What you need to do: Replace "paved promenade" with "paved walkway" throughout the records below, and reproduce every line otherwise unchanged. Omit the pictures from your answer.

Material for this exercise:
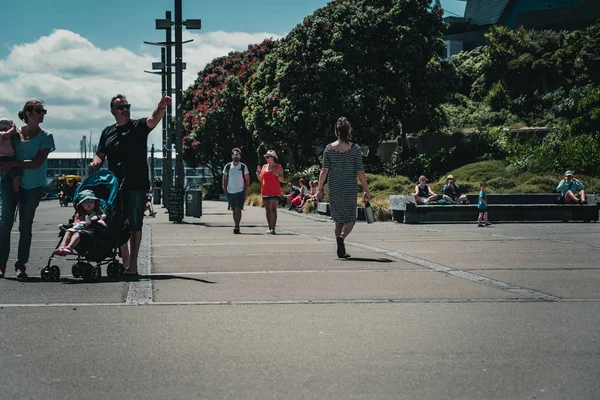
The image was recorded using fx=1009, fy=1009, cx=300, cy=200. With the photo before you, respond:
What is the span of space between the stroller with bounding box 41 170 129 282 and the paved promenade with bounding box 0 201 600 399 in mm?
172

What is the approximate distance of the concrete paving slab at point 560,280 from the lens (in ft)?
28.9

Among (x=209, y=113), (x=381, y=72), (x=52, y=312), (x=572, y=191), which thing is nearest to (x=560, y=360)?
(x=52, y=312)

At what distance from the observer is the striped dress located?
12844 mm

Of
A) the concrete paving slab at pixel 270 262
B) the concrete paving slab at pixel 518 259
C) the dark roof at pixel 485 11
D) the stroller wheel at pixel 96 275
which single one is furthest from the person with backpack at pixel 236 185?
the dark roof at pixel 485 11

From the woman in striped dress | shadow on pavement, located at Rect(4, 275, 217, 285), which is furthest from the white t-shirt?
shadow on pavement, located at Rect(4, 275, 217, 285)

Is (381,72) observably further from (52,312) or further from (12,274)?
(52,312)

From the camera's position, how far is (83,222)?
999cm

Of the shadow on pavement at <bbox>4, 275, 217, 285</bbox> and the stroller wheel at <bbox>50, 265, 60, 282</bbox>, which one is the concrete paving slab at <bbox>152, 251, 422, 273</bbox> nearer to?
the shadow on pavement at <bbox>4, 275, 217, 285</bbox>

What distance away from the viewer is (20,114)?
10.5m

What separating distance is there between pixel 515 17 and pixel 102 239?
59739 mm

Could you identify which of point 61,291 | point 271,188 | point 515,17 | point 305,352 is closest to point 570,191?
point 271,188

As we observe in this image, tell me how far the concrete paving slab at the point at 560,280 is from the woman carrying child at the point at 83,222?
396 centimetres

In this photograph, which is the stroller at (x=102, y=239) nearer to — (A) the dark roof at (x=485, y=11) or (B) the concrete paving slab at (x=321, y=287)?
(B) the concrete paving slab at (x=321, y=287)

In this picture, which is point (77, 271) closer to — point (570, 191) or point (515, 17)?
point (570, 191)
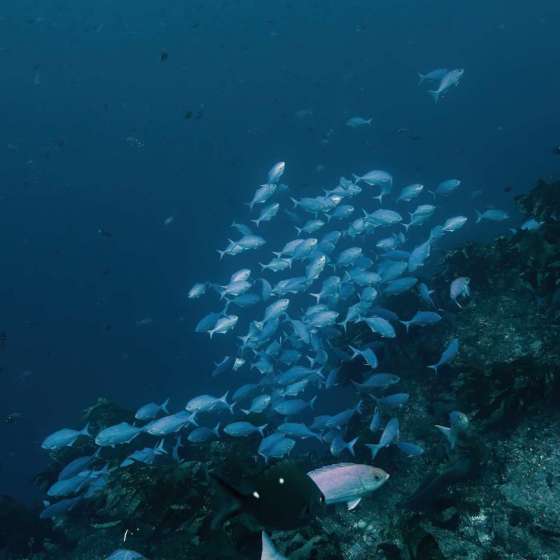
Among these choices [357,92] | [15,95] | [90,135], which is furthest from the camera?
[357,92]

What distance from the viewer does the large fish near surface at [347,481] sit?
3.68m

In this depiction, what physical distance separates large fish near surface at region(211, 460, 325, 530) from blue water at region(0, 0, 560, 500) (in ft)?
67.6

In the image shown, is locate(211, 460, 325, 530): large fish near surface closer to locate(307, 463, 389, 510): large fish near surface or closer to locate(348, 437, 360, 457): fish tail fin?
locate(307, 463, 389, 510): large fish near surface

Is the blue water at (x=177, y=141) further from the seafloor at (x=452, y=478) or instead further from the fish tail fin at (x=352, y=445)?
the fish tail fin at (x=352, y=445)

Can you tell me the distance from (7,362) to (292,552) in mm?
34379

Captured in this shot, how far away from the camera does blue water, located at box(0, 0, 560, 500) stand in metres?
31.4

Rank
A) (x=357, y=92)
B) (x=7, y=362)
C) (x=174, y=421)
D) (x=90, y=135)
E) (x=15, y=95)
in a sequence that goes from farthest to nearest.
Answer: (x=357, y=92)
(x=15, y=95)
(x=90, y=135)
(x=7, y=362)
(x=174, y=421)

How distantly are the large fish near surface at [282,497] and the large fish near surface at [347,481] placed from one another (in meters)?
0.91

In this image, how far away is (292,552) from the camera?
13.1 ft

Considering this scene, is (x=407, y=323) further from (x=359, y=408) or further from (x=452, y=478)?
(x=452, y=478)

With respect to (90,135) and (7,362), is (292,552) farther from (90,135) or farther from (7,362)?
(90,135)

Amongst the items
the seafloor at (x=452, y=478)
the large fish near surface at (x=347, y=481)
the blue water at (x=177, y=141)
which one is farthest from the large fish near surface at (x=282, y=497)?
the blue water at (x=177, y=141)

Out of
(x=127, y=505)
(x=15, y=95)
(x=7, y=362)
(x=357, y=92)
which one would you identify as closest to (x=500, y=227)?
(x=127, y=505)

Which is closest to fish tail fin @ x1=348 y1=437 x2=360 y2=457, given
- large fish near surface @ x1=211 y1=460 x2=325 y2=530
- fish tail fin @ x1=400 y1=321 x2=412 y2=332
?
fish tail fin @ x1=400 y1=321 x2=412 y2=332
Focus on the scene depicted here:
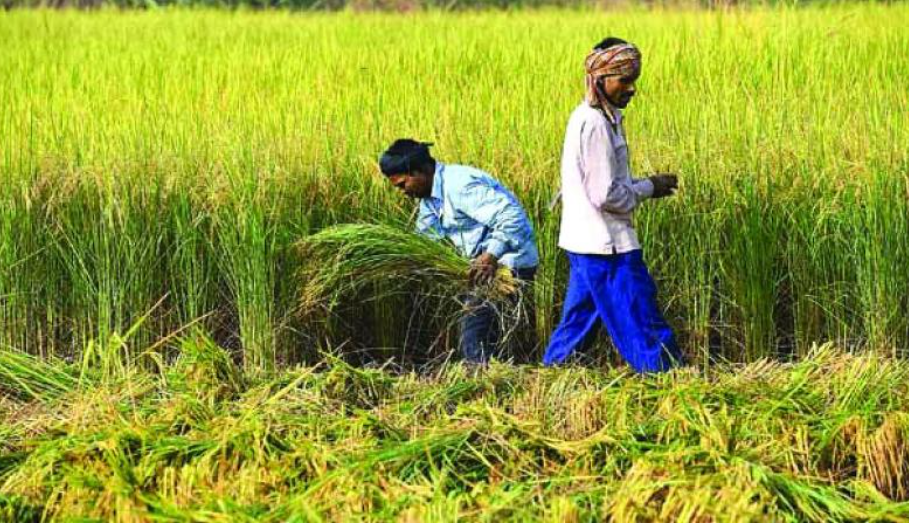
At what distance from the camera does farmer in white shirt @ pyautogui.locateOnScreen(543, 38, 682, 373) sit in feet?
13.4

Task solution:
The image was recorded using fx=1009, fy=1009, cx=300, cy=200. With the photo before you, respond:
What is the span of space between the stroller with bounding box 41 170 129 282 and the paved walkway with bounding box 0 201 600 399 in mm?
172

What is the approximate distance of the concrete paving slab at point 560,280 from the lens (in ft)?
28.9

Among (x=209, y=113), (x=381, y=72), (x=52, y=312), (x=572, y=191), which thing is nearest to (x=560, y=360)?
(x=52, y=312)

At what distance from the observer is the striped dress located?
12844 mm

Of
A) the concrete paving slab at pixel 270 262
B) the concrete paving slab at pixel 518 259
C) the dark roof at pixel 485 11
D) the stroller wheel at pixel 96 275
which single one is furthest from the person with backpack at pixel 236 185?
the dark roof at pixel 485 11

From the woman in striped dress | shadow on pavement, located at Rect(4, 275, 217, 285), which is furthest from the white t-shirt?
shadow on pavement, located at Rect(4, 275, 217, 285)

Is (381,72) observably further from (52,312) or further from (12,274)?
(52,312)

From the camera's position, how far is (83,222)?
999cm

Of the shadow on pavement at <bbox>4, 275, 217, 285</bbox> and the stroller wheel at <bbox>50, 265, 60, 282</bbox>, which one is the concrete paving slab at <bbox>152, 251, 422, 273</bbox> nearer to?
the shadow on pavement at <bbox>4, 275, 217, 285</bbox>

What distance away from the viewer is (20,114)?
10.5m

What separating distance is there between pixel 515 17 and pixel 102 239?
59739 mm

Could you identify which of point 61,291 | point 271,188 | point 515,17 | point 305,352 is closest to point 570,191?
point 271,188

As we observe in this image, tell me how far the concrete paving slab at the point at 560,280 is from the woman carrying child at the point at 83,222?
396 centimetres

In this photograph, which is the stroller at (x=102, y=239) nearer to — (A) the dark roof at (x=485, y=11) or (B) the concrete paving slab at (x=321, y=287)?
(B) the concrete paving slab at (x=321, y=287)

In this picture, which is point (77, 271) closer to — point (570, 191) or point (515, 17)?
point (570, 191)
Among these choices [357,92] | [15,95] | [90,135], which is furthest from the camera?
[357,92]

What distance from the viewer does the large fish near surface at [347,481] sit?
3.68m

In this depiction, what physical distance separates large fish near surface at region(211, 460, 325, 530) from blue water at region(0, 0, 560, 500) (in ft)?
67.6

In the image shown, is locate(211, 460, 325, 530): large fish near surface closer to locate(307, 463, 389, 510): large fish near surface or closer to locate(348, 437, 360, 457): fish tail fin?
locate(307, 463, 389, 510): large fish near surface

Is the blue water at (x=177, y=141) further from the seafloor at (x=452, y=478) or instead further from the fish tail fin at (x=352, y=445)?
the fish tail fin at (x=352, y=445)

Can you tell me the distance from (7,362) to (292,552) in mm?
34379

Captured in this shot, how far away from the camera does blue water, located at box(0, 0, 560, 500) stand in metres?
31.4

Rank
A) (x=357, y=92)
B) (x=7, y=362)
C) (x=174, y=421)
D) (x=90, y=135)
E) (x=15, y=95)
in a sequence that goes from farthest to nearest.
Answer: (x=357, y=92)
(x=15, y=95)
(x=90, y=135)
(x=7, y=362)
(x=174, y=421)

How distantly are the large fish near surface at [282,497] and the large fish near surface at [347,481] placed from one another (in meters)?
0.91

In this image, how far away is (292,552) from the camera?
13.1 ft

Considering this scene, is (x=407, y=323) further from (x=359, y=408) or further from (x=452, y=478)?
(x=452, y=478)

With respect to (90,135) and (7,362), is (292,552) farther from (90,135) or farther from (7,362)?
(90,135)

Amongst the items
the seafloor at (x=452, y=478)
the large fish near surface at (x=347, y=481)
the blue water at (x=177, y=141)
which one is farthest from the large fish near surface at (x=282, y=497)?
the blue water at (x=177, y=141)

Out of
(x=127, y=505)
(x=15, y=95)
(x=7, y=362)
(x=357, y=92)
which one would you identify as closest to (x=500, y=227)?
(x=127, y=505)

Which is closest to fish tail fin @ x1=348 y1=437 x2=360 y2=457, given
- large fish near surface @ x1=211 y1=460 x2=325 y2=530
- fish tail fin @ x1=400 y1=321 x2=412 y2=332
?
fish tail fin @ x1=400 y1=321 x2=412 y2=332
Focus on the scene depicted here:
At what distance from the camera does farmer in white shirt @ pyautogui.locateOnScreen(543, 38, 682, 373) sit in feet?
13.4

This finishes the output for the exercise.